• [Exercise aim]:
Output the material exactly, but drop every image it holds.

----

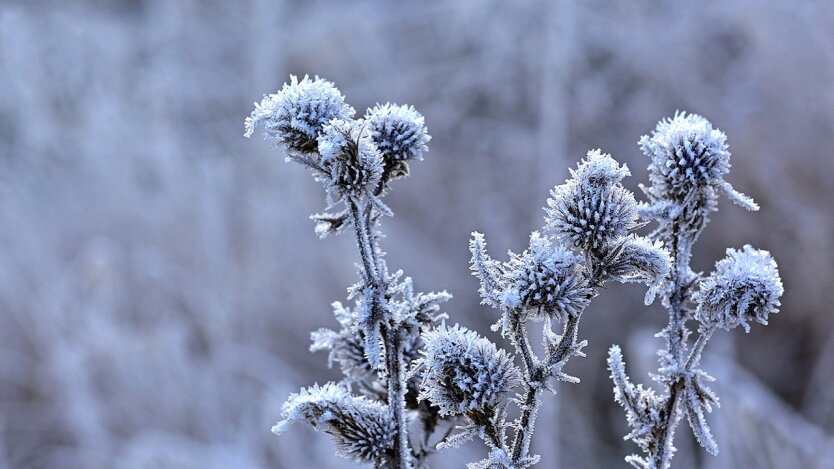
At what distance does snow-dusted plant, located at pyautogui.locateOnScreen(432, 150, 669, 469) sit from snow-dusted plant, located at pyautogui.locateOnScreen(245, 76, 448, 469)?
13mm

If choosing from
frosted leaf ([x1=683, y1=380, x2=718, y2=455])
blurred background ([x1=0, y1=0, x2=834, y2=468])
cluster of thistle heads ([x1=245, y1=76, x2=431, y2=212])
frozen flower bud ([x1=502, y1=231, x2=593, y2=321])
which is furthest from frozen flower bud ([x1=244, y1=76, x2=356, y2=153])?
blurred background ([x1=0, y1=0, x2=834, y2=468])

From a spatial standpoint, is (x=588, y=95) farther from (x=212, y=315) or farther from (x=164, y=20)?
(x=164, y=20)

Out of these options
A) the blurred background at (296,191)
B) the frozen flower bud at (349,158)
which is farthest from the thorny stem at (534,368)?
the blurred background at (296,191)

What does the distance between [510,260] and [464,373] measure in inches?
2.4

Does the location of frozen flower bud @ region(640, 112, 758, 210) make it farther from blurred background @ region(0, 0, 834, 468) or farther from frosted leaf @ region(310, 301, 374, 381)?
blurred background @ region(0, 0, 834, 468)

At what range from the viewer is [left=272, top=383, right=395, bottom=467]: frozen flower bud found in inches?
15.9

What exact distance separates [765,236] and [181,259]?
205cm

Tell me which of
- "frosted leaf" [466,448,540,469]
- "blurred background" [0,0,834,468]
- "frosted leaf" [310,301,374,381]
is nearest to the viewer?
"frosted leaf" [466,448,540,469]

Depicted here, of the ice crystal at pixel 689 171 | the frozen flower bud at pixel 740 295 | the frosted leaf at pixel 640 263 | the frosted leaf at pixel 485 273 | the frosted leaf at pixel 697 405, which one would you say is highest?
the ice crystal at pixel 689 171

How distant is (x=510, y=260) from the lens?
1.20 ft

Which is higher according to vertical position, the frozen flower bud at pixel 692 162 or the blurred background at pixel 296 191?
the blurred background at pixel 296 191

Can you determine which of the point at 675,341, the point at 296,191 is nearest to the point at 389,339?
the point at 675,341

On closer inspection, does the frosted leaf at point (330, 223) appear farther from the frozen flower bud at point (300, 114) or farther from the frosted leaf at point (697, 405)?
the frosted leaf at point (697, 405)

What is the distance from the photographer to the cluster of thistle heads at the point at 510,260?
365 mm
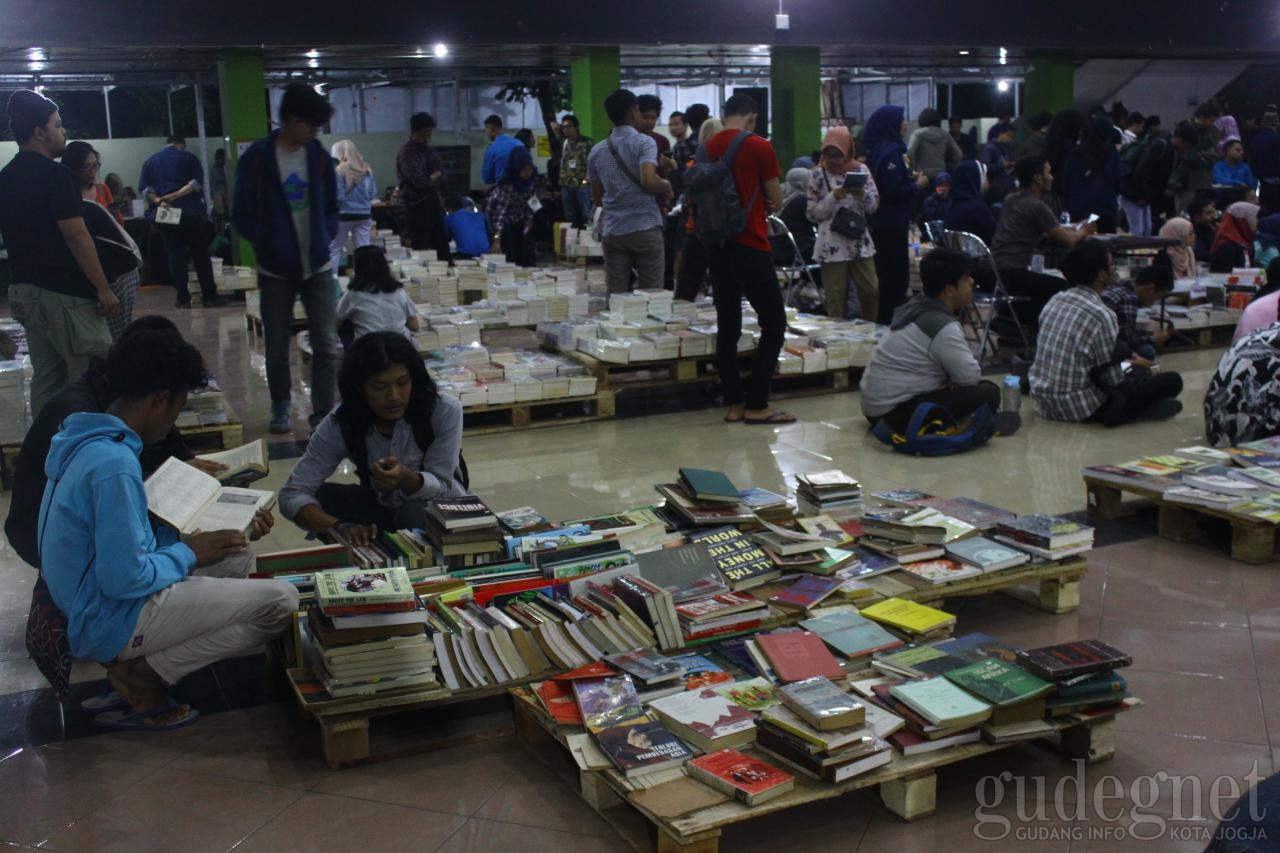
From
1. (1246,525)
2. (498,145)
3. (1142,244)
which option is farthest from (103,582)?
(498,145)

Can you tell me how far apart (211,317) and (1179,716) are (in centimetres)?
1032

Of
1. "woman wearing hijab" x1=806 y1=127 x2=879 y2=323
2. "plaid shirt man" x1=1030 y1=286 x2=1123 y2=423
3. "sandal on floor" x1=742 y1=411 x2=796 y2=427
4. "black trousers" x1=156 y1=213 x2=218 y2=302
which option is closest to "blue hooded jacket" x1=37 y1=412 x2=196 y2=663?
"sandal on floor" x1=742 y1=411 x2=796 y2=427

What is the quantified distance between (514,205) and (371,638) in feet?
33.6

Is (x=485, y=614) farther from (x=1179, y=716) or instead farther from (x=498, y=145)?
(x=498, y=145)

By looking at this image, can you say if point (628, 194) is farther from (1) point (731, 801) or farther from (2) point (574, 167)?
(1) point (731, 801)

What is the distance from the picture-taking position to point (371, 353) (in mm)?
4176

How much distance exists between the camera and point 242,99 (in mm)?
14453

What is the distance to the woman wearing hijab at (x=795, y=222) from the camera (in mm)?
10547

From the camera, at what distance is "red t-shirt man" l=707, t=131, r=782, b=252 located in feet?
21.8

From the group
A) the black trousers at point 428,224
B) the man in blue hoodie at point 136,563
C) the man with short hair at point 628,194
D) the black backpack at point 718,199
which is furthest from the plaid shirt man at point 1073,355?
the black trousers at point 428,224

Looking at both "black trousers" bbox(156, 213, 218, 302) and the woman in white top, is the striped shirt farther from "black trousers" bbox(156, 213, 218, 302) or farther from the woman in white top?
"black trousers" bbox(156, 213, 218, 302)

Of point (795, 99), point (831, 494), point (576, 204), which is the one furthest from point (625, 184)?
point (795, 99)

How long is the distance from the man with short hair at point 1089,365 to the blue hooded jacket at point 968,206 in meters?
2.80

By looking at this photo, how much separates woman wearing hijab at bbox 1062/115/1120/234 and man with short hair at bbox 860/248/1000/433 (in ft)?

----

• [Finished answer]:
At what distance does snow-dusted plant, located at pyautogui.locateOnScreen(432, 150, 669, 469) sit from snow-dusted plant, located at pyautogui.locateOnScreen(245, 76, 448, 469)?
13mm

If choosing from
frosted leaf ([x1=683, y1=380, x2=718, y2=455])
blurred background ([x1=0, y1=0, x2=834, y2=468])
cluster of thistle heads ([x1=245, y1=76, x2=431, y2=212])
frozen flower bud ([x1=502, y1=231, x2=593, y2=321])
which is furthest from frozen flower bud ([x1=244, y1=76, x2=356, y2=153])?
blurred background ([x1=0, y1=0, x2=834, y2=468])

From a spatial standpoint, is (x=588, y=95) farther from (x=212, y=315) or farther from (x=164, y=20)?
(x=164, y=20)

Out of these options
A) the blurred background at (296,191)
B) the frozen flower bud at (349,158)
which is farthest from the thorny stem at (534,368)?
the blurred background at (296,191)

What does the distance between [510,260] and [464,373] measure in inches?
2.4

Does the location of frozen flower bud @ region(640, 112, 758, 210) make it farther from blurred background @ region(0, 0, 834, 468) or farther from frosted leaf @ region(310, 301, 374, 381)?
blurred background @ region(0, 0, 834, 468)

At what range from the viewer is [left=272, top=383, right=395, bottom=467]: frozen flower bud found in inches?
15.9

What exact distance separates [765,236] and [181,259]?
205cm

Tell me which of
- "frosted leaf" [466,448,540,469]
- "blurred background" [0,0,834,468]
- "frosted leaf" [310,301,374,381]
is nearest to the viewer?
"frosted leaf" [466,448,540,469]

Depicted here, of the ice crystal at pixel 689 171 | the frozen flower bud at pixel 740 295 | the frosted leaf at pixel 640 263 | the frosted leaf at pixel 485 273 | the frosted leaf at pixel 697 405, which one would you say is highest?
the ice crystal at pixel 689 171

How distant is (x=510, y=260) from the lens?
1.20 ft

Which is higher according to vertical position, the frozen flower bud at pixel 692 162 or the blurred background at pixel 296 191?
the blurred background at pixel 296 191

Can you determine which of the point at 675,341, the point at 296,191 is nearest to the point at 389,339?
the point at 675,341

On closer inspection, does the frosted leaf at point (330, 223) appear farther from the frozen flower bud at point (300, 114) or farther from the frosted leaf at point (697, 405)?
the frosted leaf at point (697, 405)

What is the distance from the photographer to the cluster of thistle heads at the point at 510,260?
365 mm
From
1. (1246,525)
2. (498,145)
3. (1142,244)
which option is farthest from (103,582)?
(498,145)

Can you tell me how far apart (211,317) and (1179,716) are (in centimetres)?
1032

Of
1. "woman wearing hijab" x1=806 y1=127 x2=879 y2=323
2. "plaid shirt man" x1=1030 y1=286 x2=1123 y2=423
3. "sandal on floor" x1=742 y1=411 x2=796 y2=427
4. "black trousers" x1=156 y1=213 x2=218 y2=302
which option is closest to "blue hooded jacket" x1=37 y1=412 x2=196 y2=663?
"sandal on floor" x1=742 y1=411 x2=796 y2=427

What is the quantified distance between (514,205) and (371,638) in feet?
33.6

Is (x=485, y=614) farther from (x=1179, y=716) or instead farther from (x=498, y=145)?
(x=498, y=145)

By looking at this image, can you say if point (628, 194) is farther from (1) point (731, 801) or farther from (2) point (574, 167)?
(1) point (731, 801)

What is the distance from the picture-taking position to point (371, 353) (in mm)?
4176

How much distance exists between the camera and point 242,99 (in mm)?
14453

What is the distance to the woman wearing hijab at (x=795, y=222) from the camera (in mm)?
10547

From the camera, at what distance is "red t-shirt man" l=707, t=131, r=782, b=252 located in feet?
21.8

From the group
A) the black trousers at point 428,224
B) the man in blue hoodie at point 136,563
C) the man with short hair at point 628,194
D) the black backpack at point 718,199
which is furthest from the plaid shirt man at point 1073,355?
the black trousers at point 428,224

Looking at both "black trousers" bbox(156, 213, 218, 302) and the woman in white top, is the striped shirt farther from "black trousers" bbox(156, 213, 218, 302) or farther from the woman in white top?
"black trousers" bbox(156, 213, 218, 302)

Of point (795, 99), point (831, 494), point (576, 204), which is the one furthest from point (625, 184)?
point (795, 99)

How long is the distance from the man with short hair at point 1089,365 to the blue hooded jacket at point 968,206 in meters?
2.80

By looking at this photo, how much separates woman wearing hijab at bbox 1062/115/1120/234 and man with short hair at bbox 860/248/1000/433 (in ft)?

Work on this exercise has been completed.